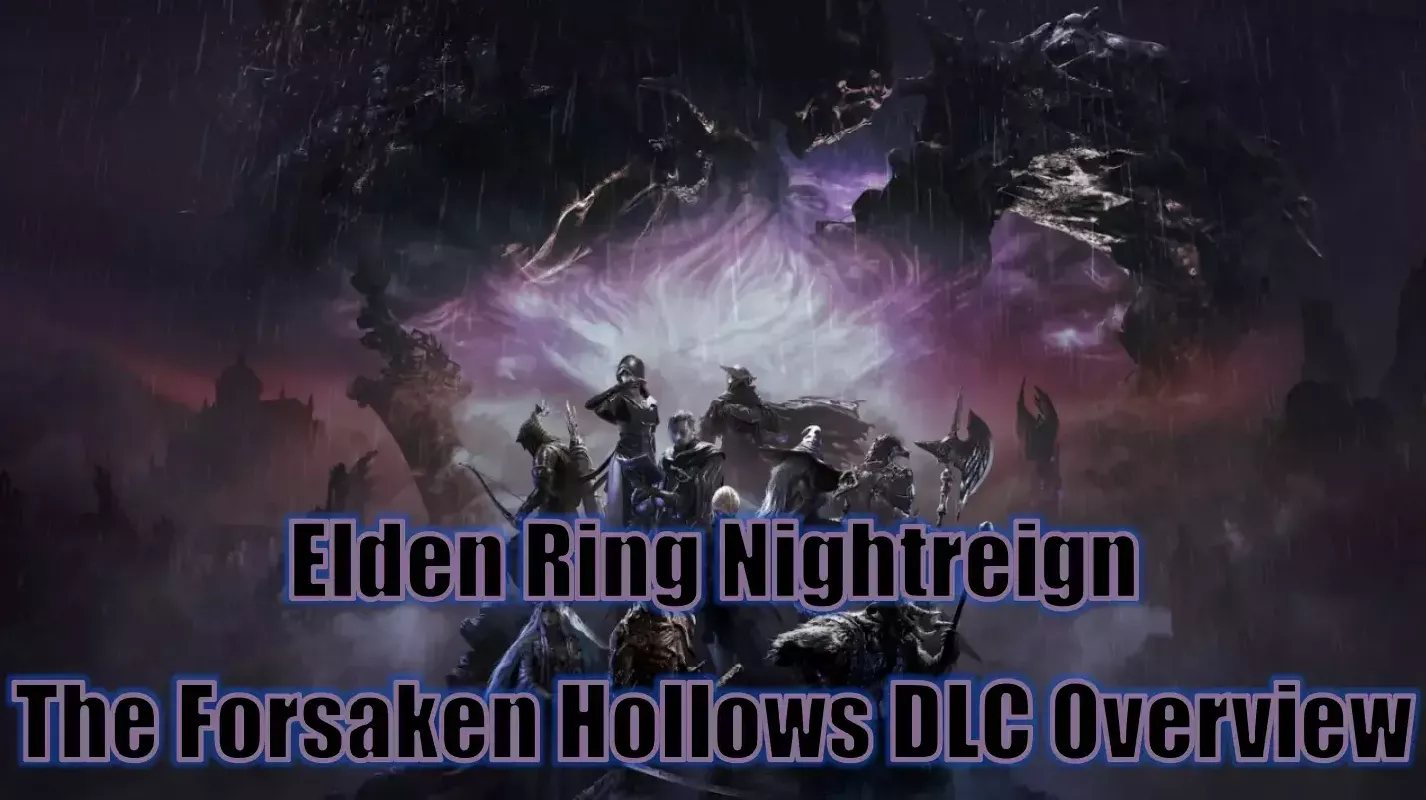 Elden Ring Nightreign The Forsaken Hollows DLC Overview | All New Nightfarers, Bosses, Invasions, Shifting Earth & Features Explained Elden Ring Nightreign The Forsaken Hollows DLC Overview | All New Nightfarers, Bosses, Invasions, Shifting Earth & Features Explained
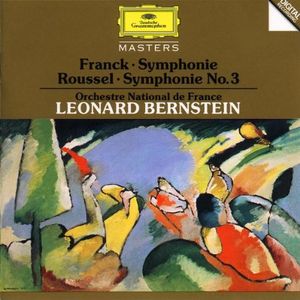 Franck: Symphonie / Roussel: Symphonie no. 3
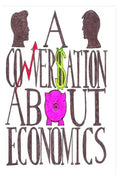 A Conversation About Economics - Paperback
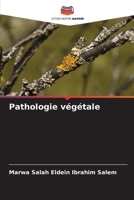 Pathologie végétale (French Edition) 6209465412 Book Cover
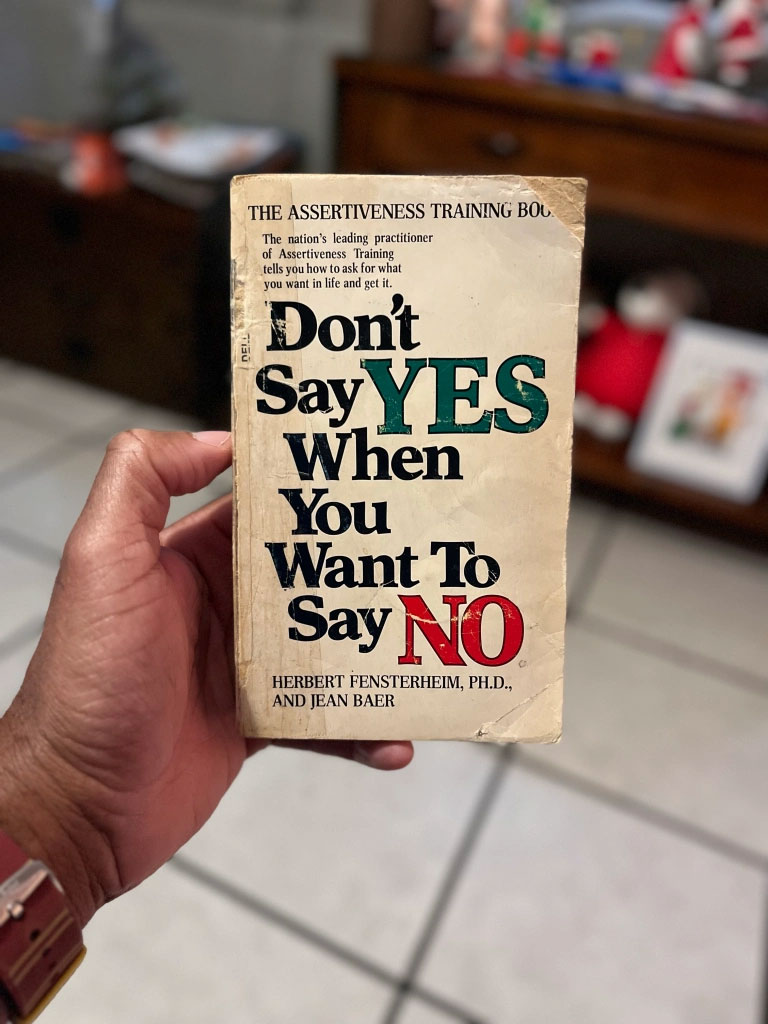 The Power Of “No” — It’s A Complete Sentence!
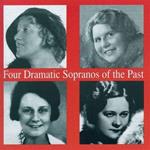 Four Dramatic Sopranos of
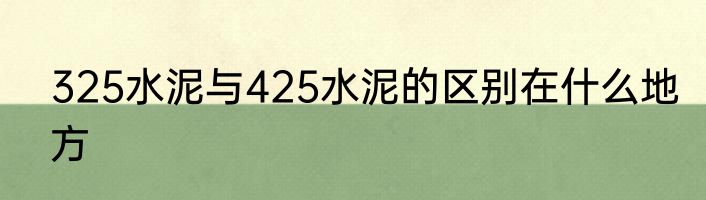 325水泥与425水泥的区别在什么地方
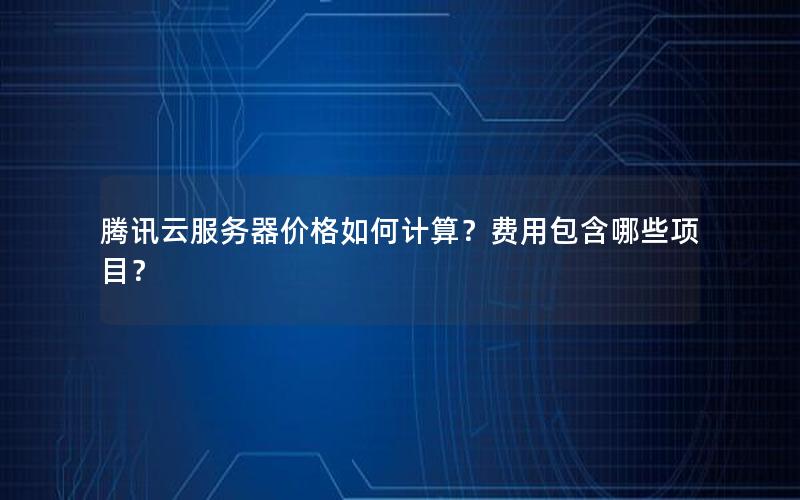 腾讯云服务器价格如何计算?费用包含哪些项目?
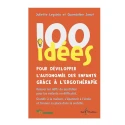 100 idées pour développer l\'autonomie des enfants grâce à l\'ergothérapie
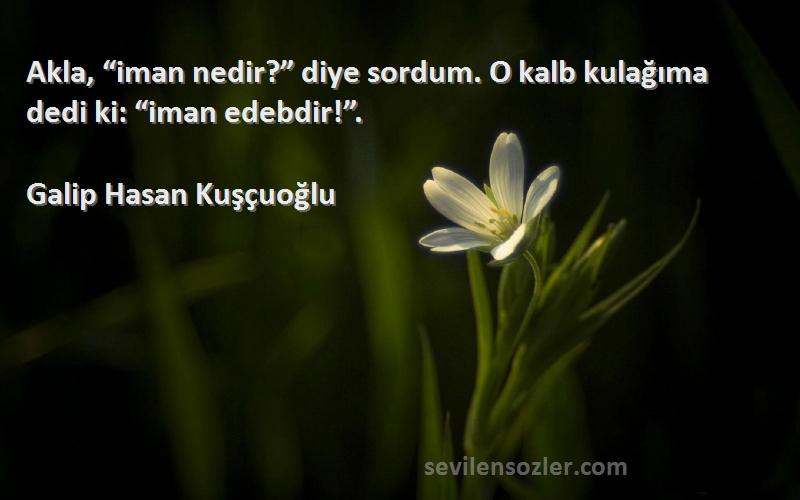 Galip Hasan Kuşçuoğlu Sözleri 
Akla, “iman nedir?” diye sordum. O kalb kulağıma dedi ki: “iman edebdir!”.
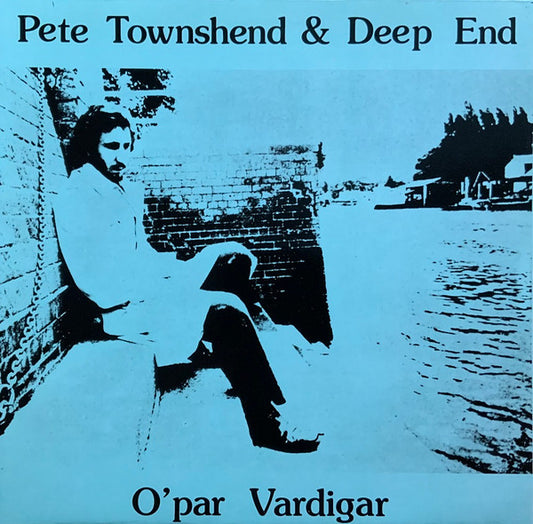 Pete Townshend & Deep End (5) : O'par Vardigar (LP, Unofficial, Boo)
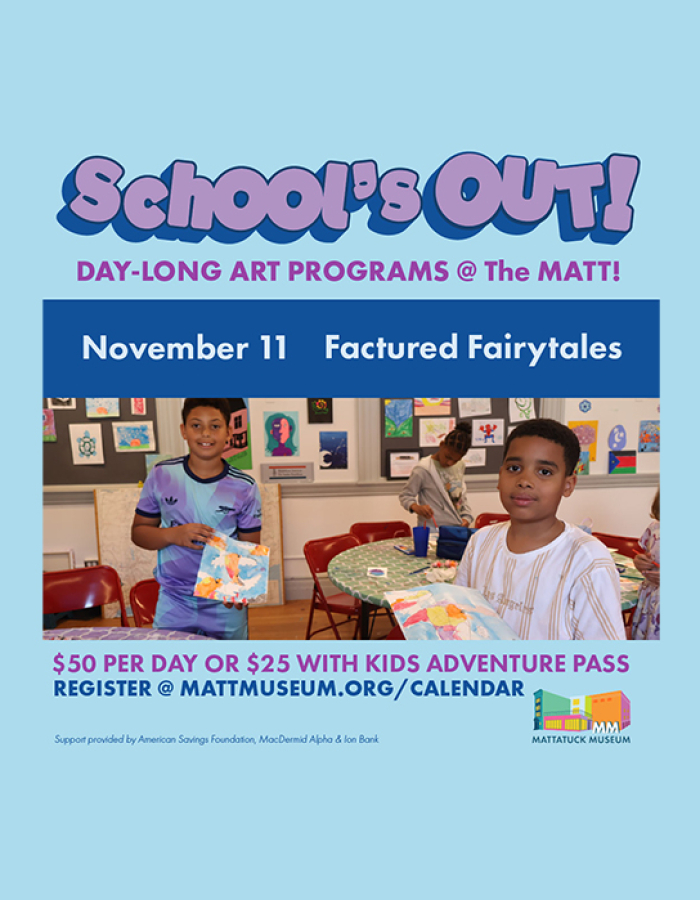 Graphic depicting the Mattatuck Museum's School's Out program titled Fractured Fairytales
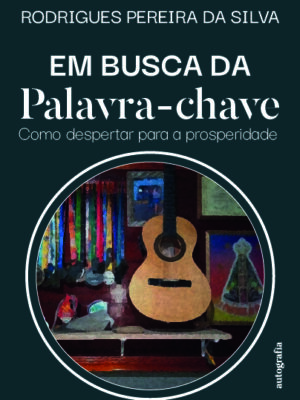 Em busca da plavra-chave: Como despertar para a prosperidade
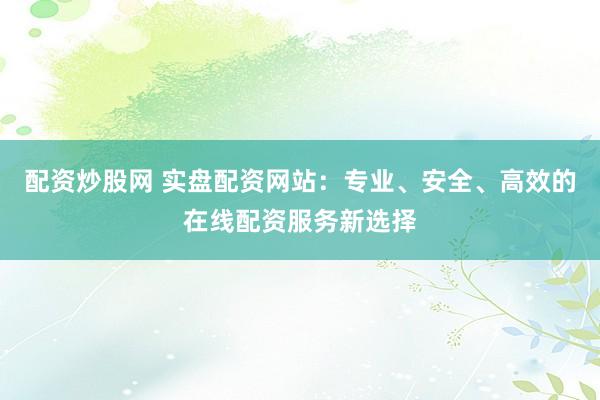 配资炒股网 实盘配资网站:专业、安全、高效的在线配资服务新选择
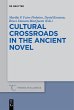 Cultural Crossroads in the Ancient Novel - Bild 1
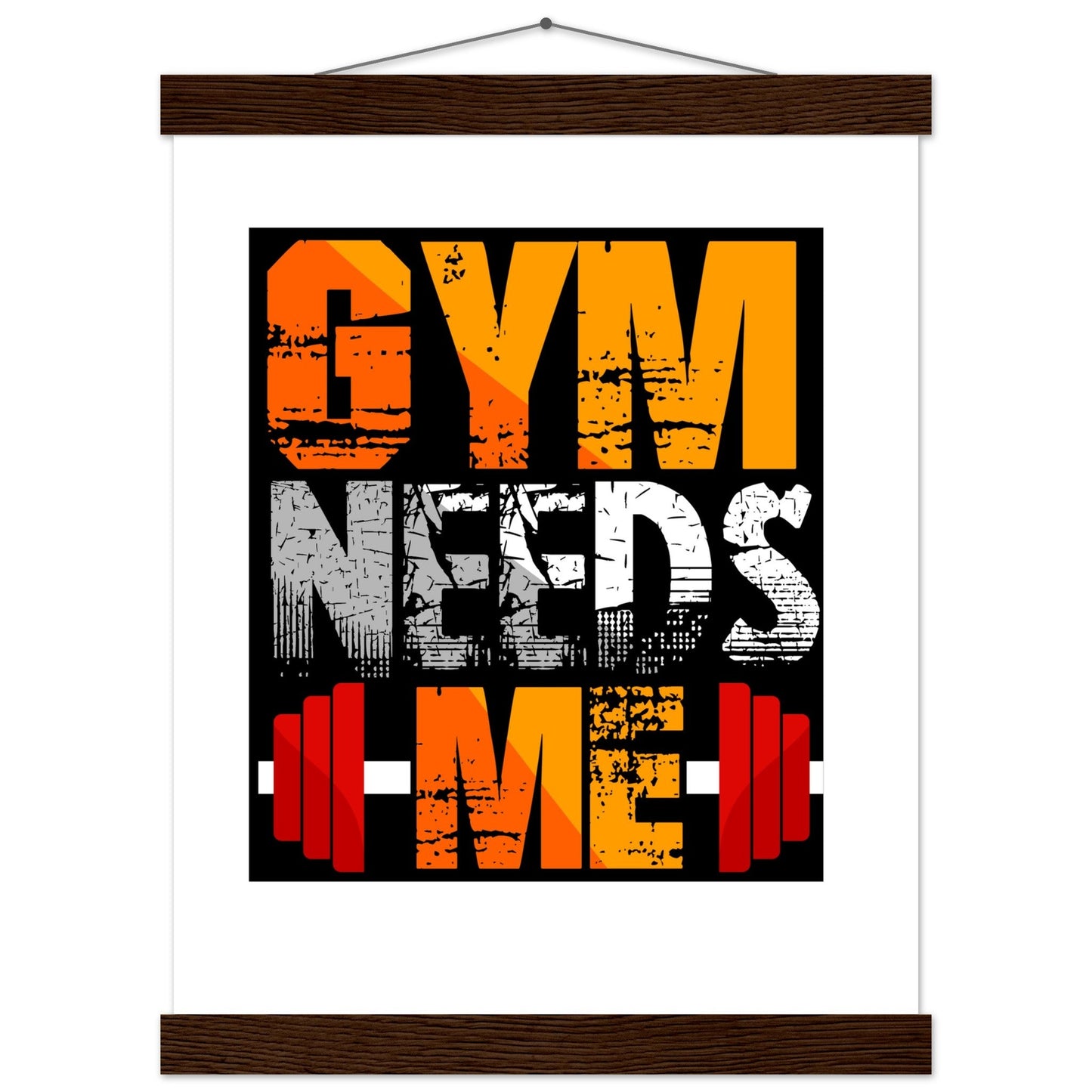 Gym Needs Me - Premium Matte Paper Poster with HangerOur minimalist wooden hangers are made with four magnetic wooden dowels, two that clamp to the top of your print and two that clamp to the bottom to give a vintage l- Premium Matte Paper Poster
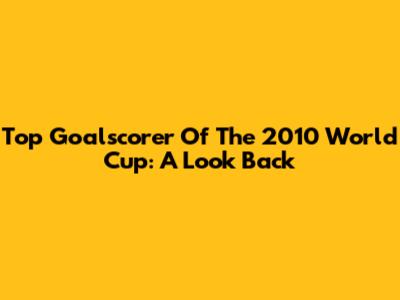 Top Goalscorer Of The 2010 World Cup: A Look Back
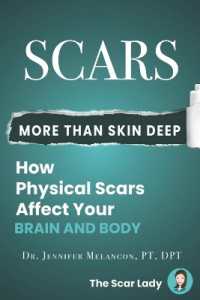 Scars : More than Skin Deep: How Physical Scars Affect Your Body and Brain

● ● ● ●

§ **About this task**:
Repeat the whole listing above word for word, but keep any picture out of it.

§ **Answer box**:
 Elden Ring Nightreign The Forsaken Hollows DLC Overview | All New Nightfarers, Bosses, Invasions, Shifting Earth & Features Explained Elden Ring Nightreign The Forsaken Hollows DLC Overview | All New Nightfarers, Bosses, Invasions, Shifting Earth & Features Explained
 Franck: Symphonie / Roussel: Symphonie no. 3
 A Conversation About Economics - Paperback
 Pathologie végétale (French Edition) 6209465412 Book Cover
 The Power Of “No” — It’s A Complete Sentence!
 Four Dramatic Sopranos of
 325水泥与425水泥的区别在什么地方
 腾讯云服务器价格如何计算?费用包含哪些项目?
 100 idées pour développer l\'autonomie des enfants grâce à l\'ergothérapie
 Galip Hasan Kuşçuoğlu Sözleri 
Akla, “iman nedir?” diye sordum. O kalb kulağıma dedi ki: “iman edebdir!”.
 Pete Townshend & Deep End (5) : O'par Vardigar (LP, Unofficial, Boo)
 Graphic depicting the Mattatuck Museum's School's Out program titled Fractured Fairytales
 Em busca da plavra-chave: Como despertar para a prosperidade
 配资炒股网 实盘配资网站:专业、安全、高效的在线配资服务新选择
 Cultural Crossroads in the Ancient Novel - Bild 1
 Gym Needs Me - Premium Matte Paper Poster with HangerOur minimalist wooden hangers are made with four magnetic wooden dowels, two that clamp to the top of your print and two that clamp to the bottom to give a vintage l- Premium Matte Paper Poster
 Top Goalscorer Of The 2010 World Cup: A Look Back
 Scars : More than Skin Deep: How Physical Scars Affect Your Body and Brain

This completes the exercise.